When a particle oscillates in simple harmonic motion, both in potential energy and kinetic energy vary sinusoidally with time. If `v` be the frequency of the motion of the particle, the frequency associated with the kinetic energy is `:`

To solve the problem, we need to analyze the relationship between the motion of a particle in simple harmonic motion (SHM) and the variations in its kinetic energy (KE) and potential energy (PE). ### Step-by-Step Solution: 1. **Understanding Simple Harmonic Motion (SHM)**: - In SHM, a particle oscillates about a mean position.
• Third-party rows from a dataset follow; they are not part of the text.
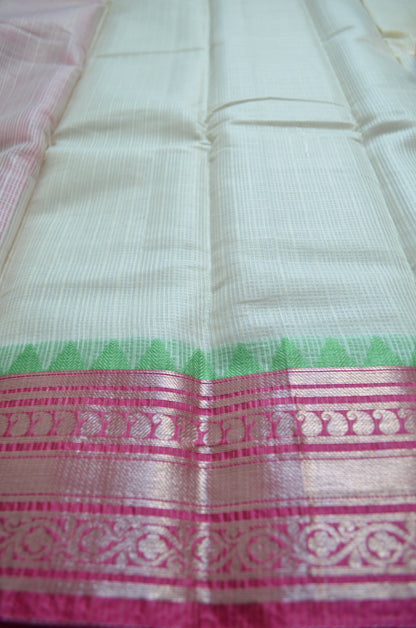 Cream Magenta and Green Kota Gadwal Cotton Silk Handloom Saree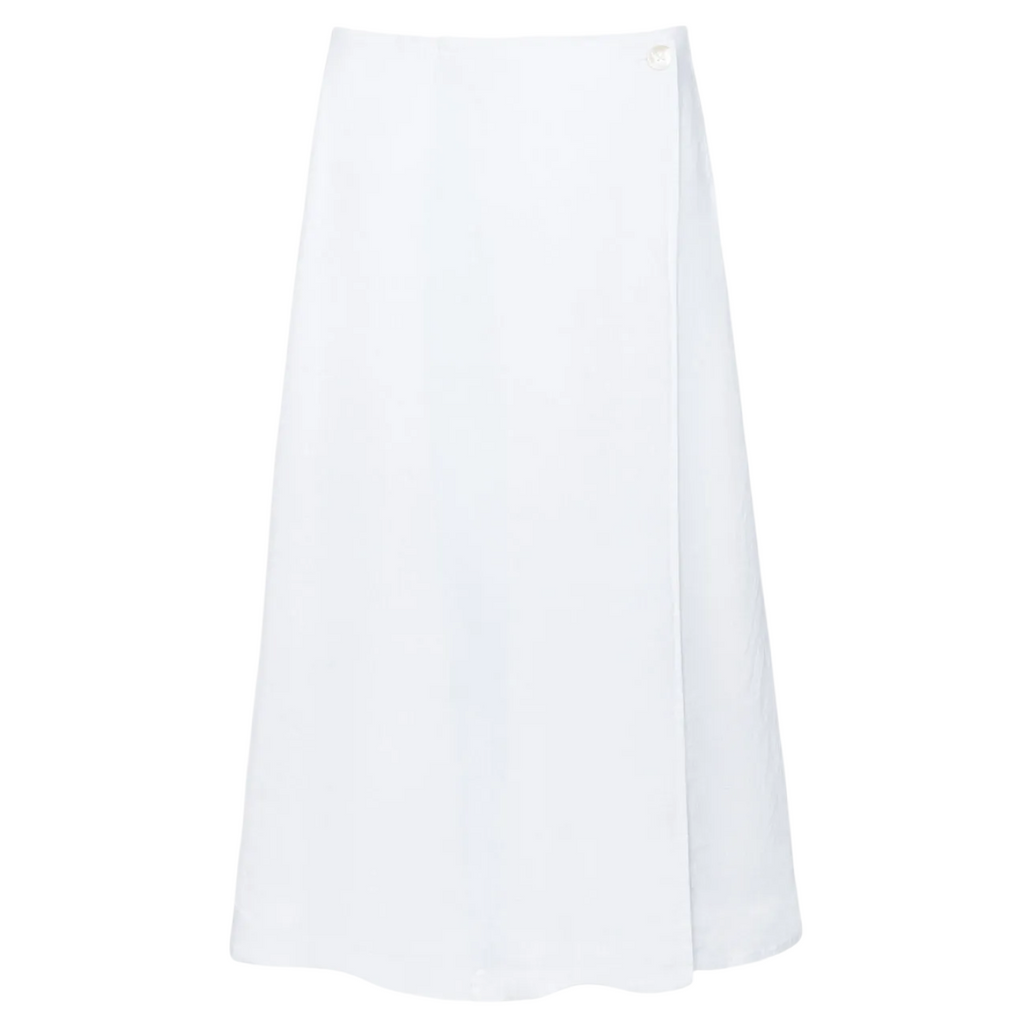 Women’s White Linen Wrap Skirt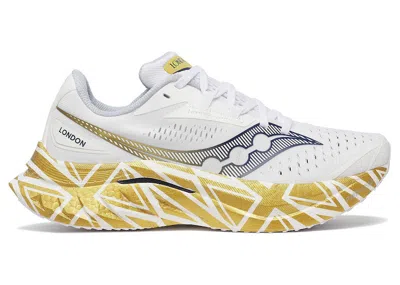 Pre-owned Saucony Endorphin Speed 4 London Marathon (women's) Sneakers In White/gold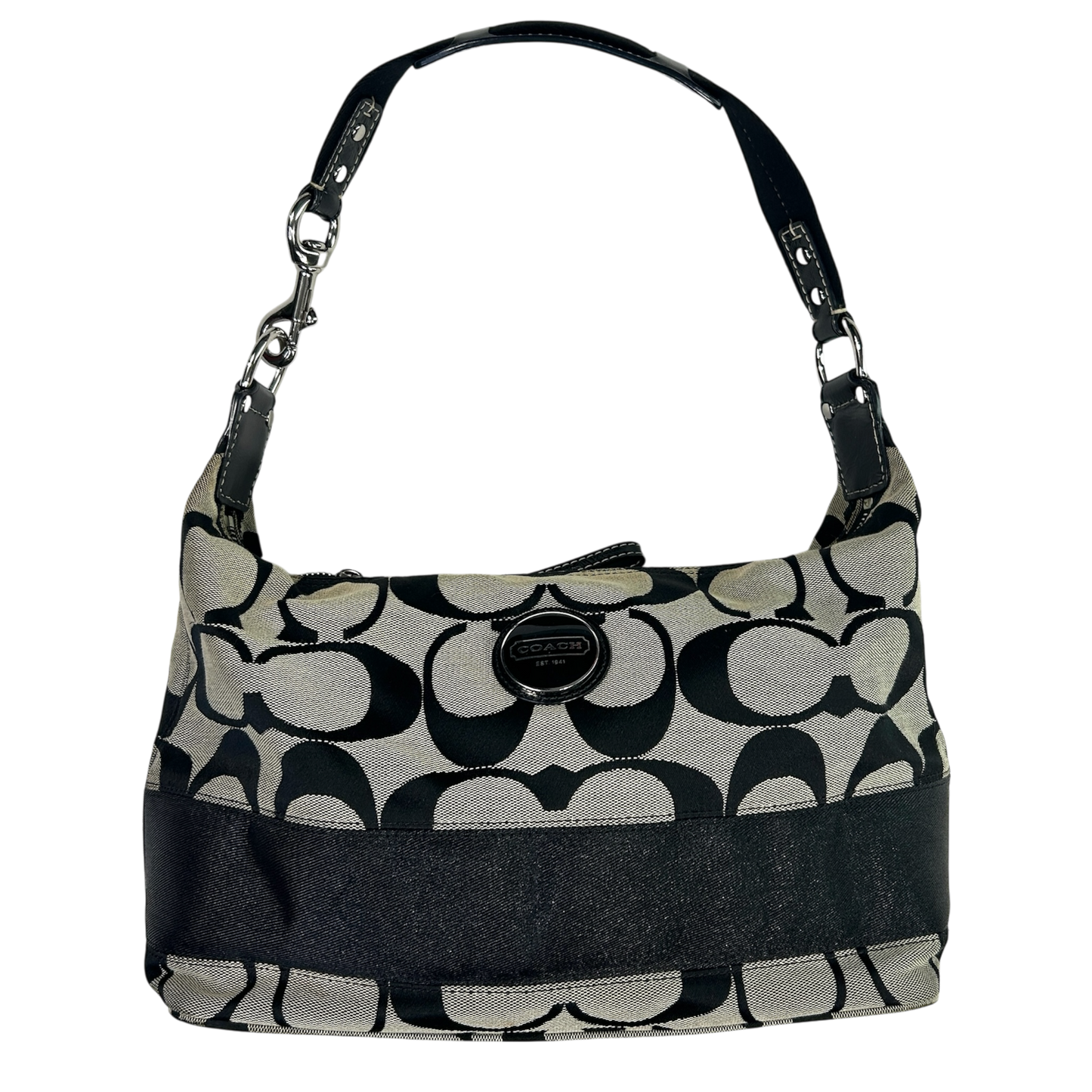 Coach Signature Stripe Hobo Shoulder Bag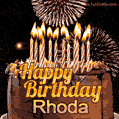 Chocolate Happy Birthday Cake for Rhoda (GIF)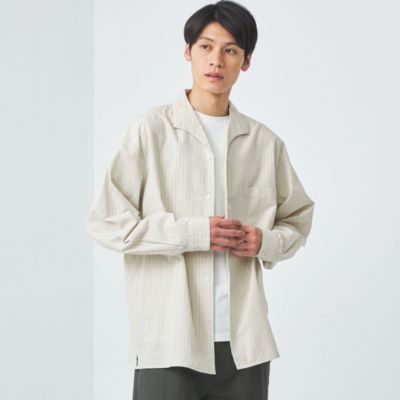 UNITED ARROWS green label relaxing：MEN’S コットン 麻 ストライプ オープンカラー ロングスリーブ 長袖 シャツ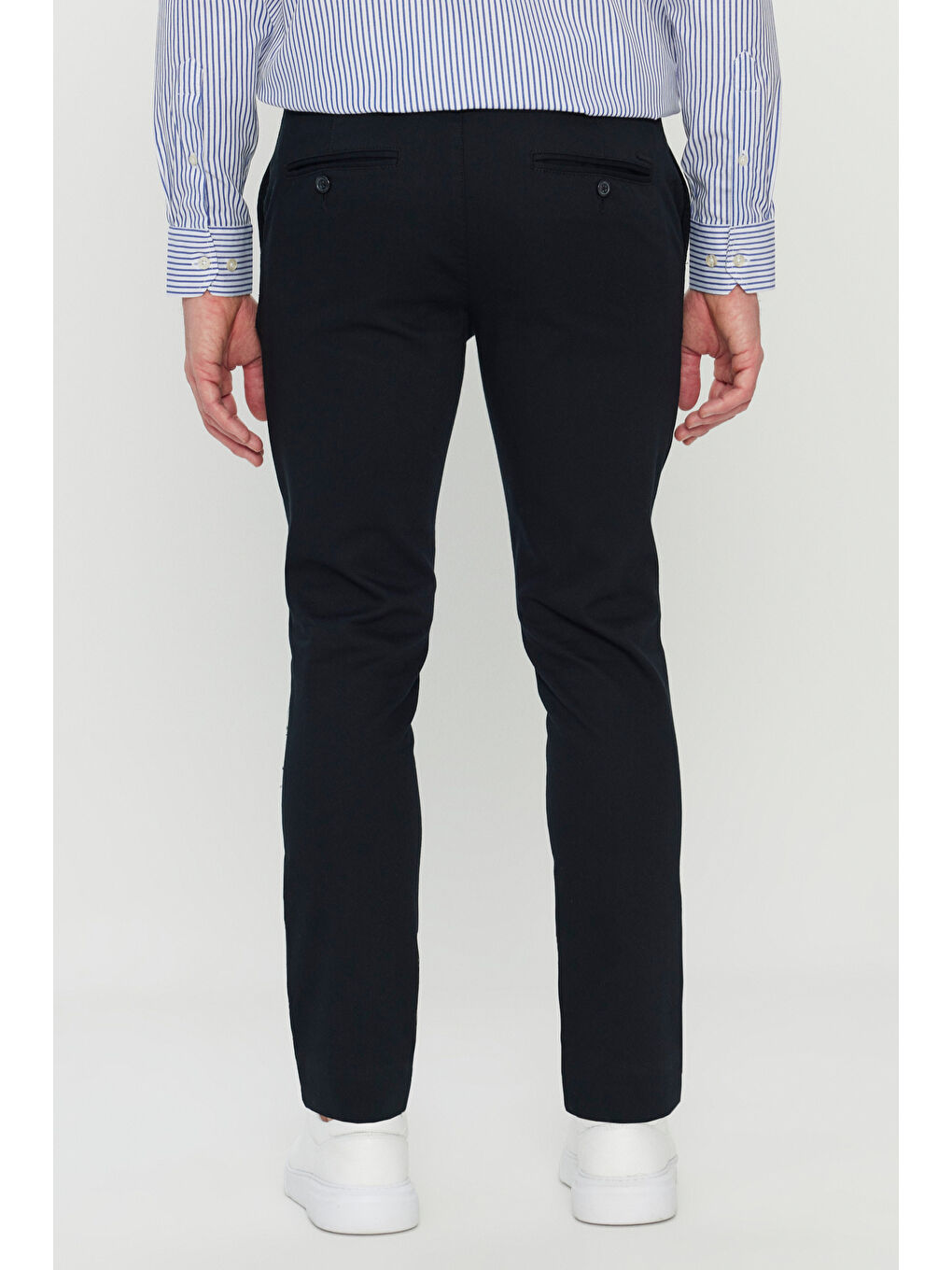 Erkek Siyah Pamuklu Slim Fit Dar Kesim Armürlü Yan Cepli Esnek Casual Pantolon-6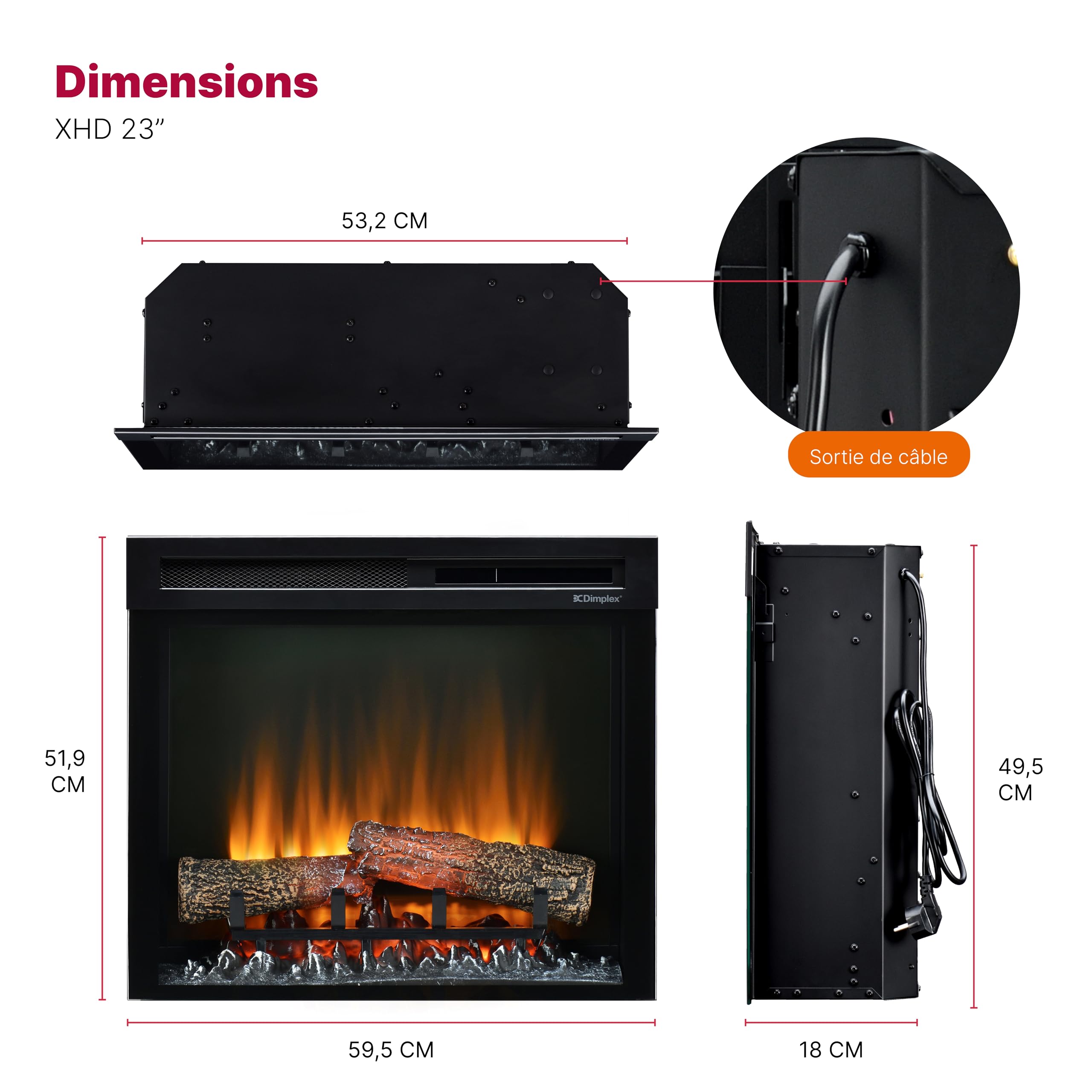 Dimplex Cheminée électrique XHD 23'' / 58 cm – Cheminée Murale avec Chauffage – 1400W – Effet de Flamme LED Optiflame – Chauffage activable – Télécommande Incluse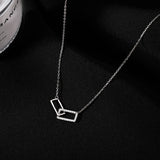 925 Silver Double-Layer Square Necklace Diamond Geometric Chain Gift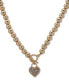 Фото #1 товара Anne Klein gold-Tone Crystal Heart Pendant Necklace, 16" + 3" extender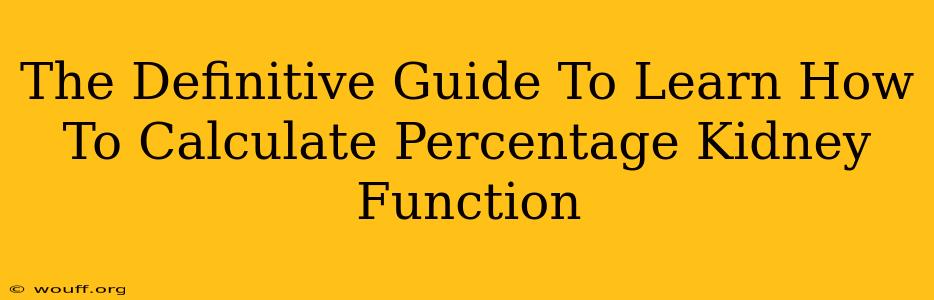 The Definitive Guide To Learn How To Calculate Percentage Kidney Function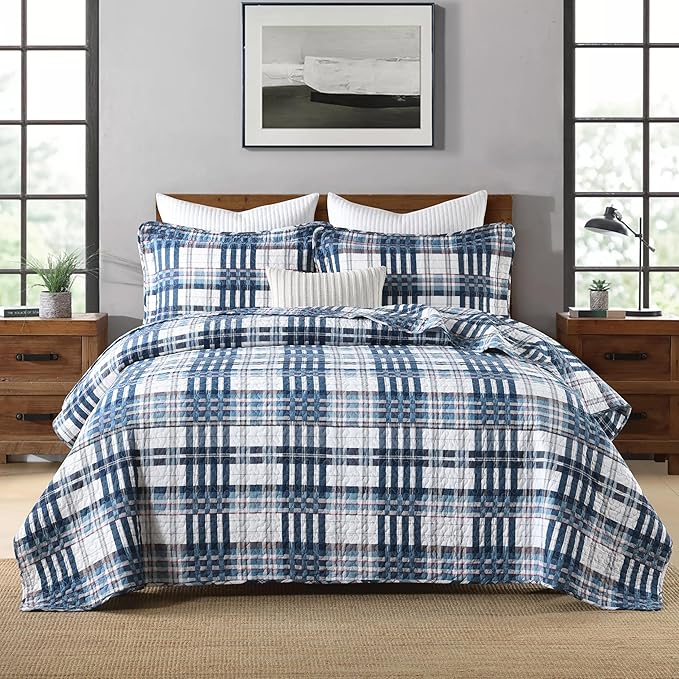 Quilt King Size, Cotton King Size Comforter Set, Blue White Striped Bedding Sets, Plaid King Bedspread,Striped Bed Set Lightweight Reversible All Season 3 Piece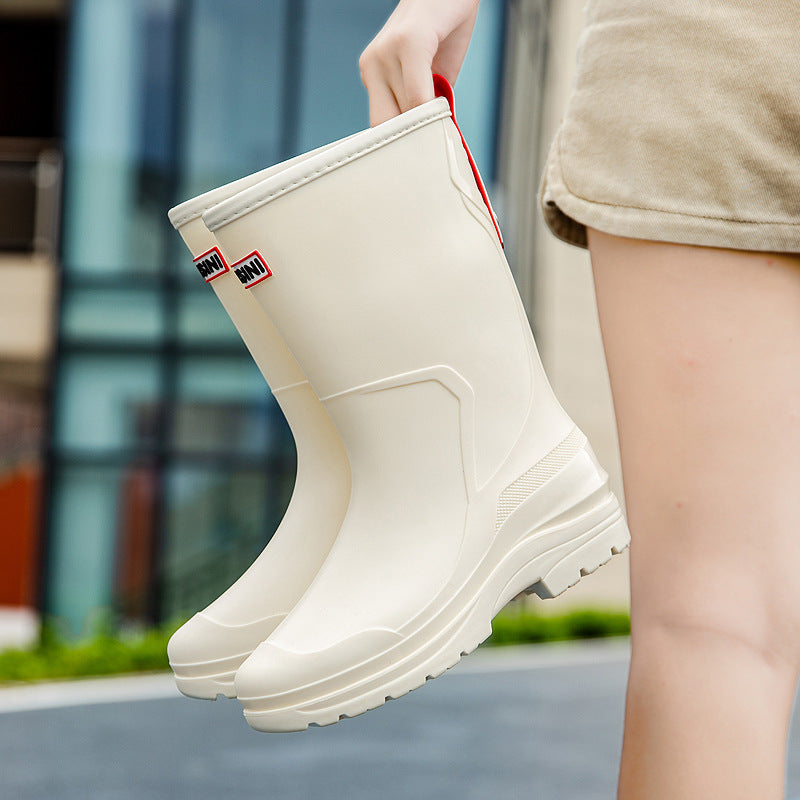 Kitchen High-top Waterproof Non-slip Rubber Shoes Women's Rain Boots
The motion can be described by a sinusoidal function. - The displacement of the particle from the mean position can be expressed as: \[ x(t) = A \sin(\omega t + \phi) \] where \( A \) is the amplitude, \( \omega \) is the angular frequency, and \( \phi \) is the phase constant. 2. **Kinetic Energy (KE) in SHM**: - The kinetic energy of the particle is given by: \[ KE = \frac{1}{2} m v^2 \] - The velocity \( v \) can be derived from the displacement: \[ v(t) = \frac{dx}{dt} = A \omega \cos(\omega t + \phi) \] - Substituting \( v(t) \) into the kinetic energy formula: \[ KE = \frac{1}{2} m (A \omega \cos(\omega t + \phi))^2 = \frac{1}{2} m A^2 \omega^2 \cos^2(\omega t + \phi) \] 3. **Potential Energy (PE) in SHM**: - The potential energy is given by: \[ PE = \frac{1}{2} k x^2 \] - Using Hooke's law, where \( k \) is the spring constant, we can express it in terms of displacement: \[ PE = \frac{1}{2} k (A \sin(\omega t + \phi))^2 = \frac{1}{2} k A^2 \sin^2(\omega t + \phi) \] 4. **Frequency of Kinetic Energy**: - The kinetic energy varies as \( \cos^2(\omega t + \phi) \). The function \( \cos^2 \) can be expressed using the double angle identity: \[ \cos^2(\theta) = \frac{1 + \cos(2\theta)}{2} \] - Therefore, the kinetic energy can be rewritten as: \[ KE = \frac{1}{4} m A^2 \omega^2 + \frac{1}{2} m A^2 \omega^2 \cos(2(\omega t + \phi)) \] - This shows that the kinetic energy oscillates with a frequency of \( 2\omega \). 5. **Relating Angular Frequency to Frequency**: - The frequency \( v \) is related to the angular frequency \( \omega \) by: \[ \omega = 2\pi v \] - Thus, the frequency associated with kinetic energy becomes: \[ \text{Frequency of KE} = 2v \] ### Final Answer: The frequency associated with the kinetic energy is \( 2v \).